--- START OF Given data ---
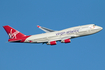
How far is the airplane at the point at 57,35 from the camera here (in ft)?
275

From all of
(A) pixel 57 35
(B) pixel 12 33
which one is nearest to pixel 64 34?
(A) pixel 57 35

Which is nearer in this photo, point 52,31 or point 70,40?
point 70,40

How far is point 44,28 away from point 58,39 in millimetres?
14909

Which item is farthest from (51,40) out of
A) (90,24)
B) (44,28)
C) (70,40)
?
(90,24)

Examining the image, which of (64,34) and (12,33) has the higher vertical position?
(12,33)

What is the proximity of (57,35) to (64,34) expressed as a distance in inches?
128

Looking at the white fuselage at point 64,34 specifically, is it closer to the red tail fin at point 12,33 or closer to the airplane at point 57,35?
the airplane at point 57,35

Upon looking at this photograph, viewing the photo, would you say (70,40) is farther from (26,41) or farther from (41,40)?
(26,41)

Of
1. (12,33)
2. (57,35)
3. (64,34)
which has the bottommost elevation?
(57,35)

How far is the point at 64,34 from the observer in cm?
8475

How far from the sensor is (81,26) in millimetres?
86438

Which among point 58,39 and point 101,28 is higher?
point 101,28

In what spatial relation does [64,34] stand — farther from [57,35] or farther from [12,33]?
[12,33]

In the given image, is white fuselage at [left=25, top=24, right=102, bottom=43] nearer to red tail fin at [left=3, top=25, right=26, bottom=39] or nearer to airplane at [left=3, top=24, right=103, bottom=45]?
airplane at [left=3, top=24, right=103, bottom=45]
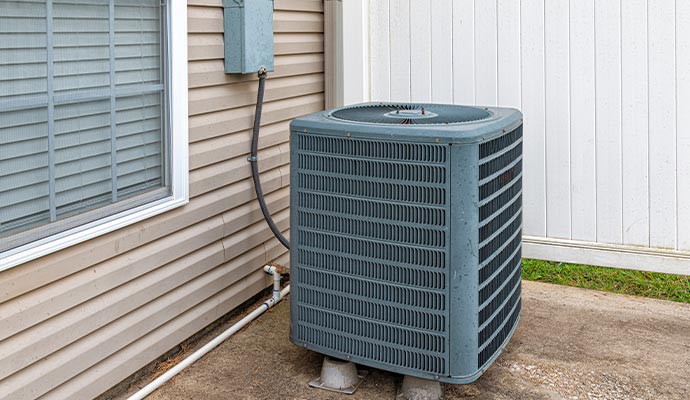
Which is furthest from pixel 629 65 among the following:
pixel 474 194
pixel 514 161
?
pixel 474 194

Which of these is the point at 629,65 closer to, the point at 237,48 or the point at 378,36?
the point at 378,36

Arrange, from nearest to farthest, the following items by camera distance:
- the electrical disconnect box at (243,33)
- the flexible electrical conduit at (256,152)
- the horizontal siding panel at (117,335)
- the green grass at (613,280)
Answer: the horizontal siding panel at (117,335)
the electrical disconnect box at (243,33)
the flexible electrical conduit at (256,152)
the green grass at (613,280)

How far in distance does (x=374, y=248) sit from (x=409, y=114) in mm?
523

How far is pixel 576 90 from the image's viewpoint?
12.9ft

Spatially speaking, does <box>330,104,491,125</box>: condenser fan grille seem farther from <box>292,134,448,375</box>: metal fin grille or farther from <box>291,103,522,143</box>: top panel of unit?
<box>292,134,448,375</box>: metal fin grille

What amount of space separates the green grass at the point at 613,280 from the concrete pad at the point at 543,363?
48 centimetres

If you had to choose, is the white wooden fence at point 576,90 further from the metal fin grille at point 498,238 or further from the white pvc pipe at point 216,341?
the white pvc pipe at point 216,341

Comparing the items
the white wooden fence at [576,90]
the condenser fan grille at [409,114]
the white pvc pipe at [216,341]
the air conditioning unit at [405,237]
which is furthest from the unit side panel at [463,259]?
the white wooden fence at [576,90]

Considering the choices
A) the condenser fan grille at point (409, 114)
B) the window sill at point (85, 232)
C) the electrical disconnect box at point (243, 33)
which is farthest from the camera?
the electrical disconnect box at point (243, 33)

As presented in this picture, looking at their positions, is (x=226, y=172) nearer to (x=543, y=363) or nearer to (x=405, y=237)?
(x=405, y=237)

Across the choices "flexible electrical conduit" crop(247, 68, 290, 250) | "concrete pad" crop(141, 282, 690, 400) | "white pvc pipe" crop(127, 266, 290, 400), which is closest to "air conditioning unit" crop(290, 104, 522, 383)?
"concrete pad" crop(141, 282, 690, 400)

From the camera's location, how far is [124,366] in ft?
9.55

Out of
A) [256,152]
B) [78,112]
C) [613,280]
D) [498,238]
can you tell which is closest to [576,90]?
[613,280]

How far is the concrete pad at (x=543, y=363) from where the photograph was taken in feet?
9.76
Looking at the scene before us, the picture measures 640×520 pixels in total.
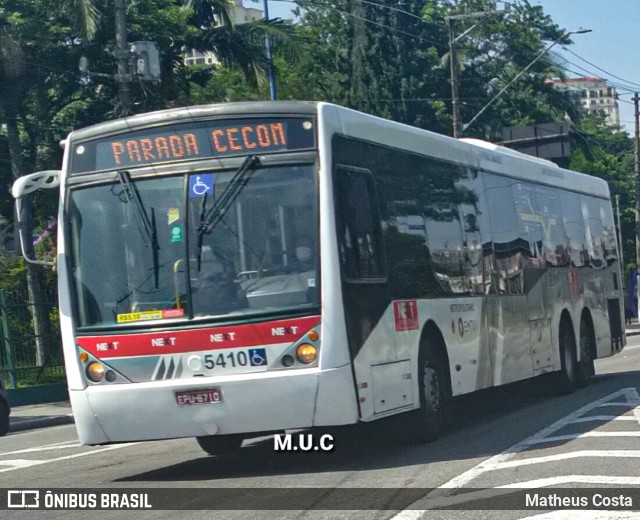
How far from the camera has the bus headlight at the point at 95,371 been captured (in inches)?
447

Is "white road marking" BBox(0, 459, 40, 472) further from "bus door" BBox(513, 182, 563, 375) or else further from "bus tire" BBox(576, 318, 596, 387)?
"bus tire" BBox(576, 318, 596, 387)

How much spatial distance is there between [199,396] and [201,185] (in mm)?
1821

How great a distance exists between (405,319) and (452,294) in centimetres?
179

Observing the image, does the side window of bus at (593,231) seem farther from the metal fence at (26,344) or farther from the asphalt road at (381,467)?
the metal fence at (26,344)

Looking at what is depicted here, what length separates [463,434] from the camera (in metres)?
13.7

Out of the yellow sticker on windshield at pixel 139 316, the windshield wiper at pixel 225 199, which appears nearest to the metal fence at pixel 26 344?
the yellow sticker on windshield at pixel 139 316

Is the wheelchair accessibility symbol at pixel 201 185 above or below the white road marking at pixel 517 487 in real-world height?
above

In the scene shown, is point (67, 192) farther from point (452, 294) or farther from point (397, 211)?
point (452, 294)

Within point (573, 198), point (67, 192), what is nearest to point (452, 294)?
point (67, 192)

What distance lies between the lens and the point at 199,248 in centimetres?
1115

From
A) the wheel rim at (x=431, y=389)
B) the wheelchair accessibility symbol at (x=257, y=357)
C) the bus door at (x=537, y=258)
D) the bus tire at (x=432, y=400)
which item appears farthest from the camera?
the bus door at (x=537, y=258)

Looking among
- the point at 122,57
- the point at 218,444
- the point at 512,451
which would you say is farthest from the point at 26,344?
the point at 512,451

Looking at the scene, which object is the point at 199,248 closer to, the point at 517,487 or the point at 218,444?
the point at 218,444

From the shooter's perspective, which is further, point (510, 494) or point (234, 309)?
point (234, 309)
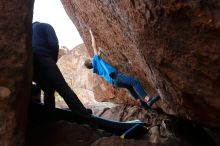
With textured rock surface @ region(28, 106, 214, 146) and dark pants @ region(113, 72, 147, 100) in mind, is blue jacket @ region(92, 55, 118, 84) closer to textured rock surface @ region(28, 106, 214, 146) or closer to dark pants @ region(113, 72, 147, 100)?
dark pants @ region(113, 72, 147, 100)

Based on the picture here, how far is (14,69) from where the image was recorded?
486cm

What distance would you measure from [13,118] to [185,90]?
9.49ft

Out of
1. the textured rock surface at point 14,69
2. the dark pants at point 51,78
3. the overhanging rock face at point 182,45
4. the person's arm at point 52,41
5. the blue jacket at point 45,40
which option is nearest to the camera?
the textured rock surface at point 14,69

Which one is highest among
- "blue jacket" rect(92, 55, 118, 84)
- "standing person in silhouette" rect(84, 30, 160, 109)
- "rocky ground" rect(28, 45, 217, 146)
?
"blue jacket" rect(92, 55, 118, 84)

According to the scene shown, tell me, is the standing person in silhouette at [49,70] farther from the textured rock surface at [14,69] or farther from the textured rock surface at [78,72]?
the textured rock surface at [78,72]

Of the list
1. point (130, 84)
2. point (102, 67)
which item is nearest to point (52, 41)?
point (102, 67)

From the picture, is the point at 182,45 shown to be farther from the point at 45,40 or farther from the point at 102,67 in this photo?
the point at 102,67

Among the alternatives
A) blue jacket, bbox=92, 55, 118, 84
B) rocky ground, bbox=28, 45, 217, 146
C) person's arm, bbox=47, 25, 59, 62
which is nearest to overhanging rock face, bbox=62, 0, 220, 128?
rocky ground, bbox=28, 45, 217, 146

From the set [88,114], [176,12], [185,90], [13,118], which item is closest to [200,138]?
[185,90]

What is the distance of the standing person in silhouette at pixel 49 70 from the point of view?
19.4 feet

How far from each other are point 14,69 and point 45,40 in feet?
4.86

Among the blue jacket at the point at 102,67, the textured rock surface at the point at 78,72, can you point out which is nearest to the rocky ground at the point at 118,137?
the blue jacket at the point at 102,67

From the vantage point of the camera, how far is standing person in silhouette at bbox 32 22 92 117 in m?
5.91

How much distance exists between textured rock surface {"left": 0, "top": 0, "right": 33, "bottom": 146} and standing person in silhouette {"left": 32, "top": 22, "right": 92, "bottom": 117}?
71 cm
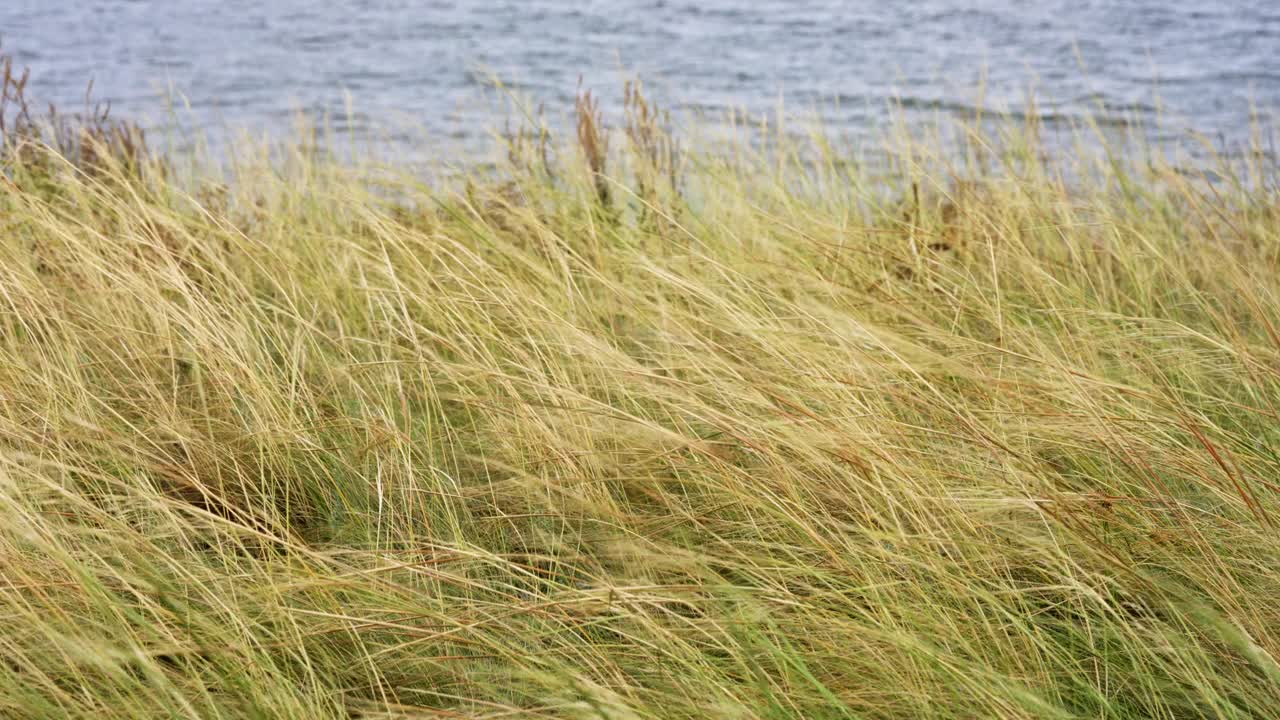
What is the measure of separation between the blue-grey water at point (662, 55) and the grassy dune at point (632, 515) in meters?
5.56

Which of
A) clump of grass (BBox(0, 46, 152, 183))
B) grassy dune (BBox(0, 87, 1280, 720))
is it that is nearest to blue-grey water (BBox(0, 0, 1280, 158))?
clump of grass (BBox(0, 46, 152, 183))

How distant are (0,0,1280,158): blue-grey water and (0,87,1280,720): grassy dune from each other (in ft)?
18.2

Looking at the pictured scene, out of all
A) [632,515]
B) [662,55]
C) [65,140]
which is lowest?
[632,515]

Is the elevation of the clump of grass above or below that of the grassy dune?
above

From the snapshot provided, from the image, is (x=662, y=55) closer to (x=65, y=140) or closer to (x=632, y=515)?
(x=65, y=140)

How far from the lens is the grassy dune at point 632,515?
4.79ft

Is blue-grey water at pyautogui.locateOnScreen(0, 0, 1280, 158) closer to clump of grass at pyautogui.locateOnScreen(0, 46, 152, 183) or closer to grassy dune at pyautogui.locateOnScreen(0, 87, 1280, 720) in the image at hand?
clump of grass at pyautogui.locateOnScreen(0, 46, 152, 183)

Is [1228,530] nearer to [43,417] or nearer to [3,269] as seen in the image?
[43,417]

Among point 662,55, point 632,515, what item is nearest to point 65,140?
point 632,515

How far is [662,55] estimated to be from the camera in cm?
1505

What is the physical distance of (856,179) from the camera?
366 centimetres

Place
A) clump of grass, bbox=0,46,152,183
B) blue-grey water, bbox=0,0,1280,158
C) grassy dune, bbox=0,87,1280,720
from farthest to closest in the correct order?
blue-grey water, bbox=0,0,1280,158, clump of grass, bbox=0,46,152,183, grassy dune, bbox=0,87,1280,720

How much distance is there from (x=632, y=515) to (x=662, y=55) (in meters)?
14.1

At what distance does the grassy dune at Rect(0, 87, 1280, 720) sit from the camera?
4.79ft
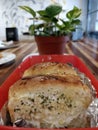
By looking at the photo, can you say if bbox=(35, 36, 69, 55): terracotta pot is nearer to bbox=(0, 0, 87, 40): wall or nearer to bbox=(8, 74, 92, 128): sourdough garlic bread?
bbox=(8, 74, 92, 128): sourdough garlic bread

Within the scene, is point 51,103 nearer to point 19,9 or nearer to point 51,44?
point 51,44

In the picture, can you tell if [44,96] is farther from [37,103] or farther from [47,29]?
[47,29]

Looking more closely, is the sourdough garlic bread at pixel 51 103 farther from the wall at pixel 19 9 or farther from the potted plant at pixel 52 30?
the wall at pixel 19 9

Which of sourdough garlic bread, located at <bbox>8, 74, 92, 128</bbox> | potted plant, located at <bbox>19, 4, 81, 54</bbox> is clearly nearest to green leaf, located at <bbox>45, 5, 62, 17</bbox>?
potted plant, located at <bbox>19, 4, 81, 54</bbox>

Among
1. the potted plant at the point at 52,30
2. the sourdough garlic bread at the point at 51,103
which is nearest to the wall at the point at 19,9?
the potted plant at the point at 52,30

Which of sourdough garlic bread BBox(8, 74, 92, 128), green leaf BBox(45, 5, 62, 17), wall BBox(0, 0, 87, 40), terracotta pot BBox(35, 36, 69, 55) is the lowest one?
sourdough garlic bread BBox(8, 74, 92, 128)
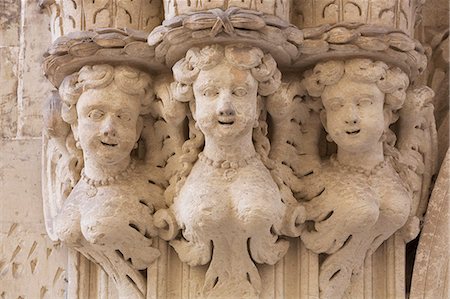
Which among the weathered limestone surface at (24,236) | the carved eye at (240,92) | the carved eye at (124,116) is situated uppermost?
the carved eye at (240,92)

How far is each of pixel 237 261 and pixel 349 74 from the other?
39 centimetres

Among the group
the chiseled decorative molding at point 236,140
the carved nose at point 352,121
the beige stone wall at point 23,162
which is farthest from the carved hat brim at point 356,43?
the beige stone wall at point 23,162

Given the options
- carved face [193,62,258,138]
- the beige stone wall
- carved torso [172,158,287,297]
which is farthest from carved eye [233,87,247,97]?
the beige stone wall

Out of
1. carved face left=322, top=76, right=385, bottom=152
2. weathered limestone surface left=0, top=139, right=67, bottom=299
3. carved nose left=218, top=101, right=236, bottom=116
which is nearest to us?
carved nose left=218, top=101, right=236, bottom=116

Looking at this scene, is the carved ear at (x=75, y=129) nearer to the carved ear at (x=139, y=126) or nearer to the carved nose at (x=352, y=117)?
--- END OF Given data ---
Instructions for the task
Copy the items above word for word, starting at the line containing "How far from the sensor" and ending at the line containing "48 centimetres". Leave the pictures out of your copy.

Reply
How far from the sensor is (81,26) in millimetres?
86438

Which among point 58,39 and point 101,28 is higher?
point 101,28

In what spatial relation does [64,34] stand — farther from [57,35] or farther from [12,33]?
[12,33]

In the given image, is white fuselage at [left=25, top=24, right=102, bottom=43] nearer to red tail fin at [left=3, top=25, right=26, bottom=39] or nearer to airplane at [left=3, top=24, right=103, bottom=45]?
airplane at [left=3, top=24, right=103, bottom=45]
Which is furthest from pixel 629 65 among the following:
pixel 474 194
pixel 514 161
?
pixel 474 194

Which of these is the point at 629,65 closer to, the point at 237,48 or the point at 378,36?
the point at 378,36

Arrange, from nearest to farthest, the following items by camera distance:
- the electrical disconnect box at (243,33)
- the flexible electrical conduit at (256,152)
- the horizontal siding panel at (117,335)
- the green grass at (613,280)
Answer: the horizontal siding panel at (117,335)
the electrical disconnect box at (243,33)
the flexible electrical conduit at (256,152)
the green grass at (613,280)

How far in distance does (x=374, y=248) sit from (x=409, y=114) in mm?
523

How far is pixel 576 90 from the image's viewpoint?
12.9ft

Spatially speaking, does <box>330,104,491,125</box>: condenser fan grille seem farther from <box>292,134,448,375</box>: metal fin grille or farther from <box>291,103,522,143</box>: top panel of unit?
<box>292,134,448,375</box>: metal fin grille

What amount of space separates the green grass at the point at 613,280 from the concrete pad at the point at 543,363?
48 centimetres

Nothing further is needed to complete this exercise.